What is required: Take the line that contains "The Inspired Classroom: Scientific" and each line after it to the end of the material below, and return them exactly, minus the pictures.

Supplied data:
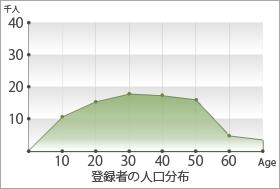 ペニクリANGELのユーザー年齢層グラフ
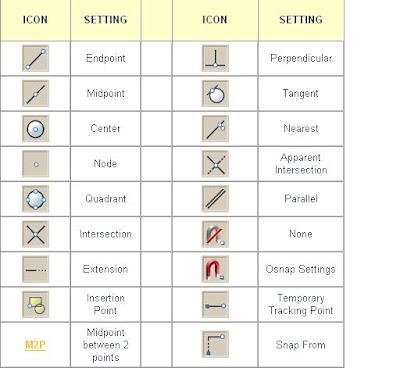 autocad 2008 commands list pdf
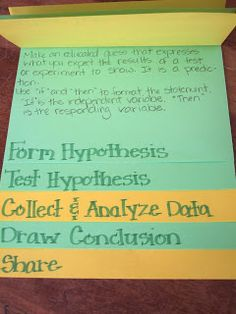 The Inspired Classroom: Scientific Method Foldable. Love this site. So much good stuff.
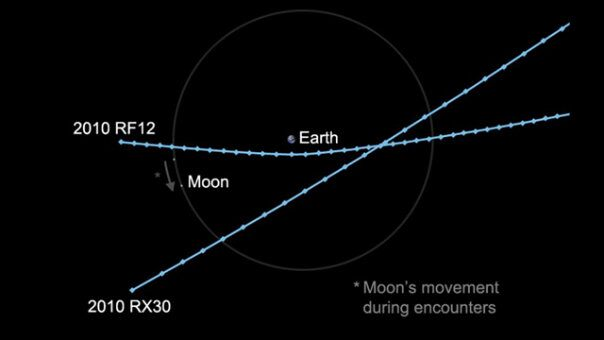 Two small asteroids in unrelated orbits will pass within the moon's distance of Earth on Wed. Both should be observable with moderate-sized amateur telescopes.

Exercise answer:
 The Inspired Classroom: Scientific Method Foldable. Love this site. So much good stuff.
 Two small asteroids in unrelated orbits will pass within the moon's distance of Earth on Wed. Both should be observable with moderate-sized amateur telescopes.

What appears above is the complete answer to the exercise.